My friend is a clever cat and she is exceptionally good at what she does, but she’s staring those three outcomes in the face and struggling to make sense of them.


She’s not looking at success, yet — that much is clear. But neither is she looking at a fail (at least not yet). She’s closer to that third outcome and she finds that as unacceptable as your VC guy did. So what to do?


When yours isn’t a clear case of failing fast, as James rightly suggests we aim to do (versus failing slow), how do you know when you’ve tried hard enough?


This is what my friend is struggling with: business plans have changed as the business has developed, so her original definitions of success an failure don’t fit. So how does she know when to walk away?

Author: Stuart Eccles Stuart Eccles

Wired has a great article on this “third outcome” called Learn to Let Go: How Success killed Duke Nukem which is really worth a read.

Learn to Let Go: How Success killed Duke Nukem

I definitely agree with Mike that failing cheaply is essential, the unfortunate case for a lot businesses is that the more expensive something is the less likely failure will be admitted. Knowing when to fold is the best talent in poker.
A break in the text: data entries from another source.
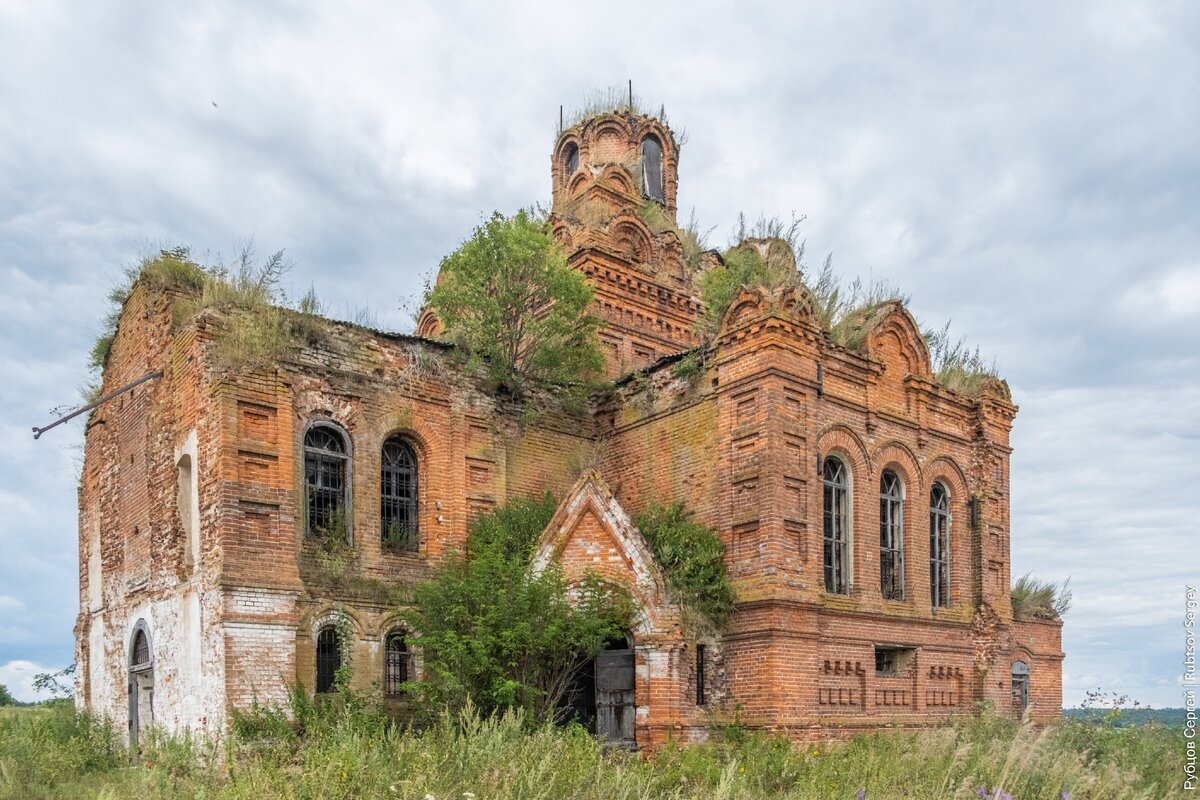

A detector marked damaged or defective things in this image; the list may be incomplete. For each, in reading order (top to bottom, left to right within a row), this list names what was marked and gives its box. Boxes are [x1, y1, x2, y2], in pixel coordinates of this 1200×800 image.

rusty metal door [592, 648, 632, 748]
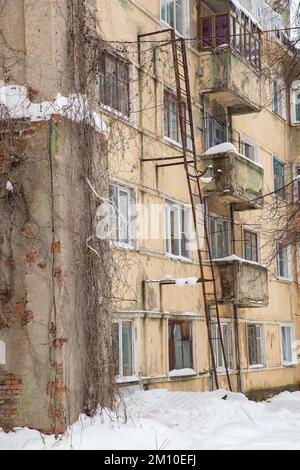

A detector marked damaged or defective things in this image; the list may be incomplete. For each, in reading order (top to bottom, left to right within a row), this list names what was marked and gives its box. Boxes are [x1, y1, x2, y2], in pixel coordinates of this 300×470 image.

rusty metal ladder [138, 29, 232, 390]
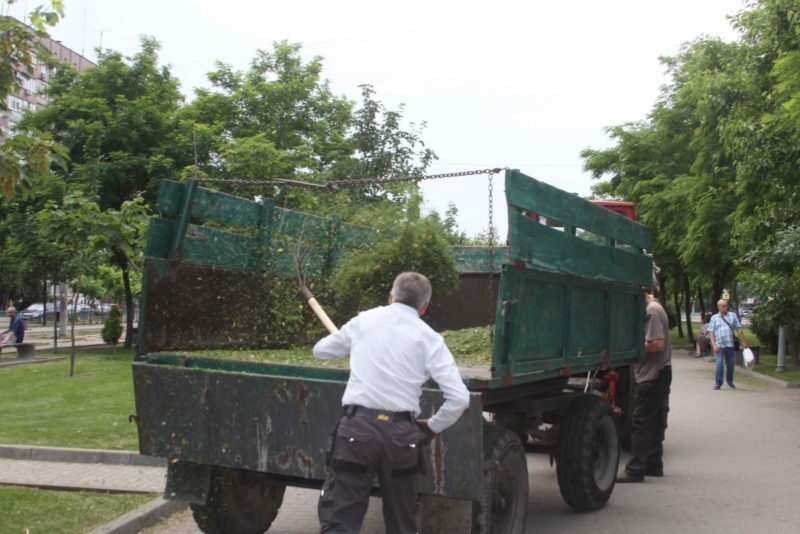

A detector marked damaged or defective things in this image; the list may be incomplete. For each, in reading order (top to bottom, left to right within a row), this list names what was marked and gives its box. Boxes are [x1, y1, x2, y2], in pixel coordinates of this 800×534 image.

rusty metal panel [133, 362, 482, 500]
I do think there is a greater talent agencies and clients can learn than how to make failure work for them and that is knowing you might not have the right answer at the beginning.


Unfortunately the way the industry can make agencies act is as the “omnipotent advisor” to a client who knows everything and has all the right answers. Something we know is not true but agencies often forced to play that role by clients on the basis of “I’m paying you sooo much money, you are meant to be the experts, how can you not have the answers?” and a client may leave a agency that says “We don’t know the answer to that yet” for one that is more confident but not necessarily more right.


Stuart

Author: Erin Erin

The above has been really interesting for me to read. With the arrogant assumption of success common (any many would argue, essential) to most entrepreneurs, failure didn’t enter into my mind until I was nose to nose with it. Deciding how to handle it, how to accept it and how to appreciate it has given me the control over my previous concept of failure. Facing failure taught me three things:

1) failure is like a megaphone for your gut. With a clear yes or no, move or stop, give up or precede decision, your gut (and, yes, your bottom line) if often the deciding factor. If your passion and commitment to eating beans on toast three meals a day is fading fast and the voice inside that says, “maybe this isn’t worth it” is getting louder, then it’s time to listen. Ask your gut if it speaking from fear or the simple realisation that it’s time to change course? If you give it the proper stage, your gut will sing out the truth.
2) embracing little failures is key to success. Not every proposal or pitch will win business. Not every client interaction will inspire. It’s the why that matters. These little failures are feedback that will inform greater success. Listening to them, and hearing them, can help to prevent larger issues
3) power comes from realising it’s not you, it’s your idea that failed. I was on the brink of packing it in. In fact, it was so bad I was soliciting the advice from anyone I could find and even got a mention above from the lovely Sara. What empowered me to make the decision of one more kick at the can or to walk away was the realisation that even if it didn’t work, I didn’t fail. The idea didn’t work. The variables out of my control were more than I could overcome right now. However, I took the chance. Most of my friends have never taken the risk I have. Most have never even considered it. So, whilst failure was so close I could taste it, I used it as the bitters in an overall sweet cocktail of success. When I had the power of that realisation, I was able to look more rationally at all contributing issues, tackle the ones I could, set a deadline and make a logical decision. Luckily, it worked.



Yes, failing fast is better than losing your house or all of your confidence, but the key is that not all failure is bad. It’s opportunity to say at least you tried – which is more than most can say.


Sara, thanks for this thread. I learnt a lot.